Брюсов насупил брови еще строже. На свои портреты он похож в точности!
— Говорите, что есть. Не в дипломаты поступаете, а в будущие литераторы... Ну, как звали, к примеру, по батюшке Татьяну Ларину?
Господи! Сейчас, сейчас! «Смиренный грешник, Дмитрий Ларин, господний раб и бригадир...», — Роня прочитал эту строфу на память.
— Дмитриевна, стало быть, — подтвердил Брюсов. — Скажите-ка, дорогой коллега, как называется речка в Михайловском? Помните?

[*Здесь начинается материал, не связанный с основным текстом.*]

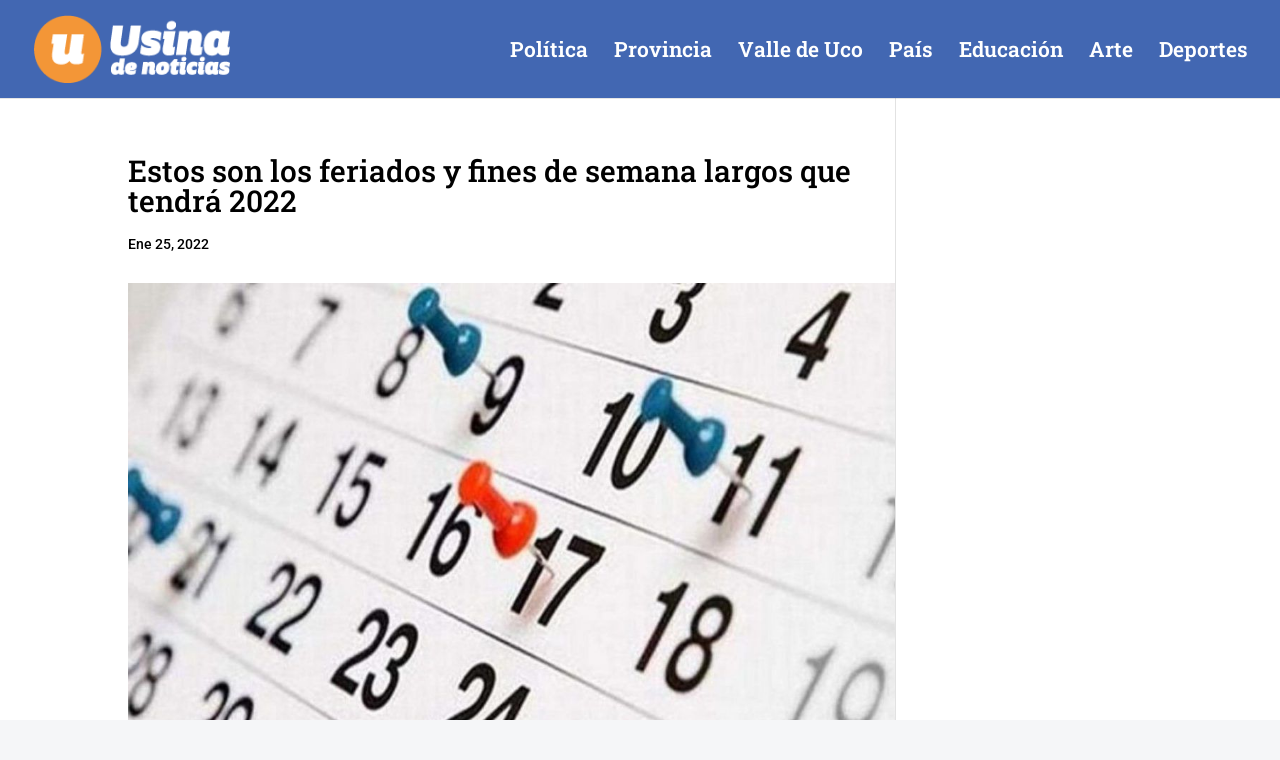

--- FILE ---
content_type: text/html; charset=utf-8
request_url: https://www.google.com/recaptcha/api2/aframe
body_size: 268
content:
<!DOCTYPE HTML><html><head><meta http-equiv="content-type" content="text/html; charset=UTF-8"></head><body><script nonce="aGQJzNjAMzqiIz_fOOF-Cg">/** Anti-fraud and anti-abuse applications only. See google.com/recaptcha */ try{var clients={'sodar':'https://pagead2.googlesyndication.com/pagead/sodar?'};window.addEventListener("message",function(a){try{if(a.source===window.parent){var b=JSON.parse(a.data);var c=clients[b['id']];if(c){var d=document.createElement('img');d.src=c+b['params']+'&rc='+(localStorage.getItem("rc::a")?sessionStorage.getItem("rc::b"):"");window.document.body.appendChild(d);sessionStorage.setItem("rc::e",parseInt(sessionStorage.getItem("rc::e")||0)+1);localStorage.setItem("rc::h",'1769120774786');}}}catch(b){}});window.parent.postMessage("_grecaptcha_ready", "*");}catch(b){}</script></body></html>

Какие-то обрывки бессильно кружились в голове. Речка не вспоминалась, а ведь Роня ее даже видел, был с отцом в этом имении, помнил карету Пушкина, его биллиард, смутный облик его родного старшего сына — 32-х-летнего Александра Александровича, приезжавшего тогда в родительское гнездо из Москвы. Дело было в июне или июле 914-го, перед маминым отъездом на Кавказ. Однако имя речки будто провалилось на самое дно памяти...

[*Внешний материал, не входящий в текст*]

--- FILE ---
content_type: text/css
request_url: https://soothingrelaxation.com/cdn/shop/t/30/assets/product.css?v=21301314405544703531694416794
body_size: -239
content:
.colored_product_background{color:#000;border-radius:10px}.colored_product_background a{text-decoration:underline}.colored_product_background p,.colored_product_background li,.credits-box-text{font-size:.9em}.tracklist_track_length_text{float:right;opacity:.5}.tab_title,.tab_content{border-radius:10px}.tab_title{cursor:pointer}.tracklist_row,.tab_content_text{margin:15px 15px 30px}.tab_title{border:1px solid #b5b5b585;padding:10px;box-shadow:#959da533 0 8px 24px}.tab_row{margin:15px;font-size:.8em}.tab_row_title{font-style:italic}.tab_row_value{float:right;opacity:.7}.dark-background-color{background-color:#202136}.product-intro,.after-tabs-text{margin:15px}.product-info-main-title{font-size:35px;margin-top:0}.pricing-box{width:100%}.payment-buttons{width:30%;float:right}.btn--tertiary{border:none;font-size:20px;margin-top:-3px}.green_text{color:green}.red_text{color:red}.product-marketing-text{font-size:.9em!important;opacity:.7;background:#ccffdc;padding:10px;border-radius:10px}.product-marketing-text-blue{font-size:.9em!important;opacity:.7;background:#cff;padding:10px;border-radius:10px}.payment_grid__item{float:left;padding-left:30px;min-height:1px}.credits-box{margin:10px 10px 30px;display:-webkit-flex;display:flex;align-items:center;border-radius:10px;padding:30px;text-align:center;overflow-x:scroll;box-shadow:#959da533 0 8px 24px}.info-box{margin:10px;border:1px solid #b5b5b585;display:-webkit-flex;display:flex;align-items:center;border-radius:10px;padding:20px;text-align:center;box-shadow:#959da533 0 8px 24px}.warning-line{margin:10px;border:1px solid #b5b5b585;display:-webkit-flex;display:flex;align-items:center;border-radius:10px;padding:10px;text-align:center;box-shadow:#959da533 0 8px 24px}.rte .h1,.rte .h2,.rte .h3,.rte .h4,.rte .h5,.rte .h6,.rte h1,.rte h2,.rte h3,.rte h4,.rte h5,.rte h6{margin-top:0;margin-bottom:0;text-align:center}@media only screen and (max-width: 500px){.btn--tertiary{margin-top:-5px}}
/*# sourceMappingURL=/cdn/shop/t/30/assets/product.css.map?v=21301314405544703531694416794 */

Подсказал тихо Захаров-Менский:
— Ну, как не, припомните: «И берег...
«Сороти высокий!»— дополнил Роня с огромным облегчением. Ему все это показалось шуткой тогда. А от исхода шутки зависела судьба.
— Пушкина юноша сей читал. В семинар, по-видимому, подходит! — сказал тогда Брюсов, приподнимаясь со стула. Все это продлилось минуты полторы, не более!
...Теперь, на коллоквиуме, экзаменовал академик А. С. Орлов. Рональд получал за пятерку. Сергей Александрович Поляков и поэт Тимофеев, есенинской школы, повели абитуриента выпить кофе. Из всех стихов поэта Тимофеева Рональд потом сохранил в памяти одну строфу:
А там за дощатой стенкой,
Жутко скрипит кровать:
Это в поганом застенке
Из девушки делают мать.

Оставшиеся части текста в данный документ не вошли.